As Coloradans, our wild places tie us together. When you live here, as I have for 45 years, you learn that perhaps the one thing that most connects us to one another is our need to be outside. You learn that, collectively, we are compelled to experience the stabilizing force of our natural surroundings. And today, as the world continues to become more crowded and chaotic, the personal sense of security derived from things that are permanent—or seem to be permanent—like the wilderness, is more important than ever.

It’s critical to remember, though, that our landscapes are not static, but rather living, dynamic environments full of both the calm and fury of nature. We should all want to keep them that way. We should want to maintain these treasures for our children, and our children’s children, so they can experience the flows and patterns and sensuousness of the outdoors. I am a nature photographer, and I can say this without reservation: It is one thing to view photographs of our wilds, and something else entirely to be in those landscapes. There is no substitute for tasting, smelling, feeling, and hearing wilderness. The mineral-rich flavor of a mountain stream in spring; the touch of powdery aspen bark in the summer heat; the smell of decaying leaves during autumn; the sound of winter winds whistling through blue spruce: These are the ways a Coloradan should experience the state’s abundance.

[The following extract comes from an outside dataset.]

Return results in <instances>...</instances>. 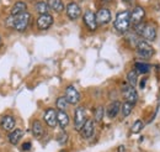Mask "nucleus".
I'll return each mask as SVG.
<instances>
[{"label":"nucleus","instance_id":"15","mask_svg":"<svg viewBox=\"0 0 160 152\" xmlns=\"http://www.w3.org/2000/svg\"><path fill=\"white\" fill-rule=\"evenodd\" d=\"M15 124H16L15 119H14L12 116H10V115L2 116V117H1V121H0L1 129L5 130V131H12V130H15V129H14V128H15Z\"/></svg>","mask_w":160,"mask_h":152},{"label":"nucleus","instance_id":"16","mask_svg":"<svg viewBox=\"0 0 160 152\" xmlns=\"http://www.w3.org/2000/svg\"><path fill=\"white\" fill-rule=\"evenodd\" d=\"M121 104L118 100H115L112 101L108 106H107V110H106V115L110 117V119H115L117 115L121 113Z\"/></svg>","mask_w":160,"mask_h":152},{"label":"nucleus","instance_id":"33","mask_svg":"<svg viewBox=\"0 0 160 152\" xmlns=\"http://www.w3.org/2000/svg\"><path fill=\"white\" fill-rule=\"evenodd\" d=\"M118 152H126V147L124 146H120L118 147Z\"/></svg>","mask_w":160,"mask_h":152},{"label":"nucleus","instance_id":"21","mask_svg":"<svg viewBox=\"0 0 160 152\" xmlns=\"http://www.w3.org/2000/svg\"><path fill=\"white\" fill-rule=\"evenodd\" d=\"M134 69L138 74H147L150 72V64L144 63V62H137L134 64Z\"/></svg>","mask_w":160,"mask_h":152},{"label":"nucleus","instance_id":"37","mask_svg":"<svg viewBox=\"0 0 160 152\" xmlns=\"http://www.w3.org/2000/svg\"><path fill=\"white\" fill-rule=\"evenodd\" d=\"M60 152H65V151H60Z\"/></svg>","mask_w":160,"mask_h":152},{"label":"nucleus","instance_id":"3","mask_svg":"<svg viewBox=\"0 0 160 152\" xmlns=\"http://www.w3.org/2000/svg\"><path fill=\"white\" fill-rule=\"evenodd\" d=\"M122 94L124 96L126 101L136 105V103L138 101V93L134 89V87H132L129 83H124L122 87Z\"/></svg>","mask_w":160,"mask_h":152},{"label":"nucleus","instance_id":"35","mask_svg":"<svg viewBox=\"0 0 160 152\" xmlns=\"http://www.w3.org/2000/svg\"><path fill=\"white\" fill-rule=\"evenodd\" d=\"M0 46H1V37H0Z\"/></svg>","mask_w":160,"mask_h":152},{"label":"nucleus","instance_id":"2","mask_svg":"<svg viewBox=\"0 0 160 152\" xmlns=\"http://www.w3.org/2000/svg\"><path fill=\"white\" fill-rule=\"evenodd\" d=\"M30 21H31V14L28 11L22 13L20 15H16V16H14V22H15L14 29L16 31H19V32H22V31H25L28 27Z\"/></svg>","mask_w":160,"mask_h":152},{"label":"nucleus","instance_id":"6","mask_svg":"<svg viewBox=\"0 0 160 152\" xmlns=\"http://www.w3.org/2000/svg\"><path fill=\"white\" fill-rule=\"evenodd\" d=\"M82 20H84V24L85 26L90 30V31H95L98 29V21H96V14L92 13L91 10H86L82 15Z\"/></svg>","mask_w":160,"mask_h":152},{"label":"nucleus","instance_id":"14","mask_svg":"<svg viewBox=\"0 0 160 152\" xmlns=\"http://www.w3.org/2000/svg\"><path fill=\"white\" fill-rule=\"evenodd\" d=\"M145 16V10L142 8V6H136L133 9V11L131 13V21L134 25H138L140 22H143V19Z\"/></svg>","mask_w":160,"mask_h":152},{"label":"nucleus","instance_id":"5","mask_svg":"<svg viewBox=\"0 0 160 152\" xmlns=\"http://www.w3.org/2000/svg\"><path fill=\"white\" fill-rule=\"evenodd\" d=\"M86 110L82 106H78L74 111V129L80 131L84 124L86 122Z\"/></svg>","mask_w":160,"mask_h":152},{"label":"nucleus","instance_id":"27","mask_svg":"<svg viewBox=\"0 0 160 152\" xmlns=\"http://www.w3.org/2000/svg\"><path fill=\"white\" fill-rule=\"evenodd\" d=\"M143 128H144V122L142 121V120H136L134 121V124L132 125V128H131V133H139L142 130H143Z\"/></svg>","mask_w":160,"mask_h":152},{"label":"nucleus","instance_id":"9","mask_svg":"<svg viewBox=\"0 0 160 152\" xmlns=\"http://www.w3.org/2000/svg\"><path fill=\"white\" fill-rule=\"evenodd\" d=\"M57 113H58V111H56V110L52 109V108H49V109H47V110L44 111V114H43V120H44V122H46L49 128H56V126L58 125Z\"/></svg>","mask_w":160,"mask_h":152},{"label":"nucleus","instance_id":"30","mask_svg":"<svg viewBox=\"0 0 160 152\" xmlns=\"http://www.w3.org/2000/svg\"><path fill=\"white\" fill-rule=\"evenodd\" d=\"M6 26L8 27H10V29H14V26H15V22H14V16L12 15H10L8 19H6Z\"/></svg>","mask_w":160,"mask_h":152},{"label":"nucleus","instance_id":"13","mask_svg":"<svg viewBox=\"0 0 160 152\" xmlns=\"http://www.w3.org/2000/svg\"><path fill=\"white\" fill-rule=\"evenodd\" d=\"M95 133V125H94V121L91 119H88L86 122L84 124V126L81 128L80 130V135L81 137L84 138H90L92 135Z\"/></svg>","mask_w":160,"mask_h":152},{"label":"nucleus","instance_id":"29","mask_svg":"<svg viewBox=\"0 0 160 152\" xmlns=\"http://www.w3.org/2000/svg\"><path fill=\"white\" fill-rule=\"evenodd\" d=\"M57 141H58V144H59V145H64V144H67V141H68V133H65L64 130H62V131L57 135Z\"/></svg>","mask_w":160,"mask_h":152},{"label":"nucleus","instance_id":"12","mask_svg":"<svg viewBox=\"0 0 160 152\" xmlns=\"http://www.w3.org/2000/svg\"><path fill=\"white\" fill-rule=\"evenodd\" d=\"M54 20H53V16L47 14V15H40V18L37 19V27L38 30H48L52 25H53Z\"/></svg>","mask_w":160,"mask_h":152},{"label":"nucleus","instance_id":"25","mask_svg":"<svg viewBox=\"0 0 160 152\" xmlns=\"http://www.w3.org/2000/svg\"><path fill=\"white\" fill-rule=\"evenodd\" d=\"M56 104H57V108H58L59 110H63V111H65V110L68 109V106H69V101L67 100L65 95H64V96H59V98L57 99Z\"/></svg>","mask_w":160,"mask_h":152},{"label":"nucleus","instance_id":"34","mask_svg":"<svg viewBox=\"0 0 160 152\" xmlns=\"http://www.w3.org/2000/svg\"><path fill=\"white\" fill-rule=\"evenodd\" d=\"M123 1H126V3H131L132 0H123Z\"/></svg>","mask_w":160,"mask_h":152},{"label":"nucleus","instance_id":"7","mask_svg":"<svg viewBox=\"0 0 160 152\" xmlns=\"http://www.w3.org/2000/svg\"><path fill=\"white\" fill-rule=\"evenodd\" d=\"M112 19V15H111V11L107 9V8H101L96 11V21H98V25L103 26V25H107Z\"/></svg>","mask_w":160,"mask_h":152},{"label":"nucleus","instance_id":"4","mask_svg":"<svg viewBox=\"0 0 160 152\" xmlns=\"http://www.w3.org/2000/svg\"><path fill=\"white\" fill-rule=\"evenodd\" d=\"M136 48H137L138 56L142 57L143 59H150V58L154 56V48L147 41H144V40L140 41Z\"/></svg>","mask_w":160,"mask_h":152},{"label":"nucleus","instance_id":"24","mask_svg":"<svg viewBox=\"0 0 160 152\" xmlns=\"http://www.w3.org/2000/svg\"><path fill=\"white\" fill-rule=\"evenodd\" d=\"M36 11L40 15H47L48 11H49V6H48L47 1H38L36 4Z\"/></svg>","mask_w":160,"mask_h":152},{"label":"nucleus","instance_id":"26","mask_svg":"<svg viewBox=\"0 0 160 152\" xmlns=\"http://www.w3.org/2000/svg\"><path fill=\"white\" fill-rule=\"evenodd\" d=\"M127 79H128V83H129L132 87H134V85L137 84L138 73L136 72V69H132V71H129V72L127 73Z\"/></svg>","mask_w":160,"mask_h":152},{"label":"nucleus","instance_id":"8","mask_svg":"<svg viewBox=\"0 0 160 152\" xmlns=\"http://www.w3.org/2000/svg\"><path fill=\"white\" fill-rule=\"evenodd\" d=\"M142 38L147 41H154L157 38V26L153 22H147L142 32Z\"/></svg>","mask_w":160,"mask_h":152},{"label":"nucleus","instance_id":"23","mask_svg":"<svg viewBox=\"0 0 160 152\" xmlns=\"http://www.w3.org/2000/svg\"><path fill=\"white\" fill-rule=\"evenodd\" d=\"M133 106L134 105L128 103V101L122 103V105H121V115H122V117H128L132 113V110H133Z\"/></svg>","mask_w":160,"mask_h":152},{"label":"nucleus","instance_id":"18","mask_svg":"<svg viewBox=\"0 0 160 152\" xmlns=\"http://www.w3.org/2000/svg\"><path fill=\"white\" fill-rule=\"evenodd\" d=\"M57 119H58V125L60 126L62 130H64V129L69 125V116H68V114H67L65 111L59 110V111L57 113Z\"/></svg>","mask_w":160,"mask_h":152},{"label":"nucleus","instance_id":"32","mask_svg":"<svg viewBox=\"0 0 160 152\" xmlns=\"http://www.w3.org/2000/svg\"><path fill=\"white\" fill-rule=\"evenodd\" d=\"M145 84H147V78H143V79H142V82H140V88L143 89V88L145 87Z\"/></svg>","mask_w":160,"mask_h":152},{"label":"nucleus","instance_id":"20","mask_svg":"<svg viewBox=\"0 0 160 152\" xmlns=\"http://www.w3.org/2000/svg\"><path fill=\"white\" fill-rule=\"evenodd\" d=\"M22 136H23V131L20 130V129H15V130H12L11 133H9V142L11 145H16L22 138Z\"/></svg>","mask_w":160,"mask_h":152},{"label":"nucleus","instance_id":"31","mask_svg":"<svg viewBox=\"0 0 160 152\" xmlns=\"http://www.w3.org/2000/svg\"><path fill=\"white\" fill-rule=\"evenodd\" d=\"M31 149V142H25L23 145H22V150L23 151H28Z\"/></svg>","mask_w":160,"mask_h":152},{"label":"nucleus","instance_id":"11","mask_svg":"<svg viewBox=\"0 0 160 152\" xmlns=\"http://www.w3.org/2000/svg\"><path fill=\"white\" fill-rule=\"evenodd\" d=\"M67 16L70 20H77L81 16V9L77 3L72 1L67 5Z\"/></svg>","mask_w":160,"mask_h":152},{"label":"nucleus","instance_id":"28","mask_svg":"<svg viewBox=\"0 0 160 152\" xmlns=\"http://www.w3.org/2000/svg\"><path fill=\"white\" fill-rule=\"evenodd\" d=\"M103 115H105V109H103V106H98L96 109H95V122H101L102 121V119H103Z\"/></svg>","mask_w":160,"mask_h":152},{"label":"nucleus","instance_id":"10","mask_svg":"<svg viewBox=\"0 0 160 152\" xmlns=\"http://www.w3.org/2000/svg\"><path fill=\"white\" fill-rule=\"evenodd\" d=\"M65 98H67V100L69 101V104L75 105V104L79 103L80 93L78 92V89H77L75 87L69 85V87H67V89H65Z\"/></svg>","mask_w":160,"mask_h":152},{"label":"nucleus","instance_id":"22","mask_svg":"<svg viewBox=\"0 0 160 152\" xmlns=\"http://www.w3.org/2000/svg\"><path fill=\"white\" fill-rule=\"evenodd\" d=\"M32 133L35 137H41L43 133H44V130H43V125L42 122L38 121V120H35L33 124H32Z\"/></svg>","mask_w":160,"mask_h":152},{"label":"nucleus","instance_id":"17","mask_svg":"<svg viewBox=\"0 0 160 152\" xmlns=\"http://www.w3.org/2000/svg\"><path fill=\"white\" fill-rule=\"evenodd\" d=\"M26 11H27V5L23 1H16L14 4V6L11 8V15H14V16L20 15V14L26 13Z\"/></svg>","mask_w":160,"mask_h":152},{"label":"nucleus","instance_id":"36","mask_svg":"<svg viewBox=\"0 0 160 152\" xmlns=\"http://www.w3.org/2000/svg\"><path fill=\"white\" fill-rule=\"evenodd\" d=\"M103 1H111V0H103Z\"/></svg>","mask_w":160,"mask_h":152},{"label":"nucleus","instance_id":"19","mask_svg":"<svg viewBox=\"0 0 160 152\" xmlns=\"http://www.w3.org/2000/svg\"><path fill=\"white\" fill-rule=\"evenodd\" d=\"M47 4L49 6L51 10L56 11V13H62L64 10V3L62 0H47Z\"/></svg>","mask_w":160,"mask_h":152},{"label":"nucleus","instance_id":"1","mask_svg":"<svg viewBox=\"0 0 160 152\" xmlns=\"http://www.w3.org/2000/svg\"><path fill=\"white\" fill-rule=\"evenodd\" d=\"M132 25V21H131V13L128 10H124V11H121L117 14L116 20H115V29L117 32L120 34H126L128 31V29L131 27Z\"/></svg>","mask_w":160,"mask_h":152}]
</instances>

Throughout the years, we have worked diligently to safeguard these natural gifts. Today, more than 3.6 million acres of Colorado land are federally protected as wilderness, and we annually preserve tens of thousands of acres of ranches and farms through conservation easements. On top of that, we are the only entity in the world that dedicates all of its lottery profits, typically more than $100 million each year, to preserving our environment. All told, the Colorado Lottery has given more than $2.7 billion back to the state to protect more than one million of our state’s 66 million acres. That money is funneled through partners such as Great Outdoors Colorado (GOCO). Since 1992, GOCO has worked with local governments, Colorado Parks and Wildlife, and land trusts to create parks, protect open space and wildlife habitat, build trails, and preserve ranchlands and rivers.

Even with these successes, the state’s economy and ecology seem to be locked in an ongoing conflict. We need jobs for our citizens, and the energy industry is providing them in record numbers. It is reviving towns and issuing paychecks and boosting our economy. Yet, we are conflicted by fossil-fuel energy development and its negative impacts on our sublime topography. The tourism and recreation industries are setting their own records for revenues and job creation, but we need to be concerned about the harm human footfalls can cause to our natural settings as well.

How will we balance our needs as Coloradans? We must start by having candid conversations about development and our wilderness, and we—all of us—have to be prepared to make difficult decisions in the not-too-distant future. History shows societies that protect their fresh water and forests survive longer, and that a close relationship with nature makes people healthy, happy, and prosperous. In turn, flourishing societies have the resources to preserve the environment. In biology, this is called symbiosis—one thing depends upon the other. Colorado and its citizens have long understood this intuitively; however, as we move forward, the question becomes: Do we have the wisdom, foresight, courage, and sense of obligation to continue to make choices and investments that will perpetuate Colorado’s remarkable wild places? I hope the answer is yes. It would be a shame, and a tragedy, if one day the only way we can enjoy our state’s unmatched beauty is through one of my photographs.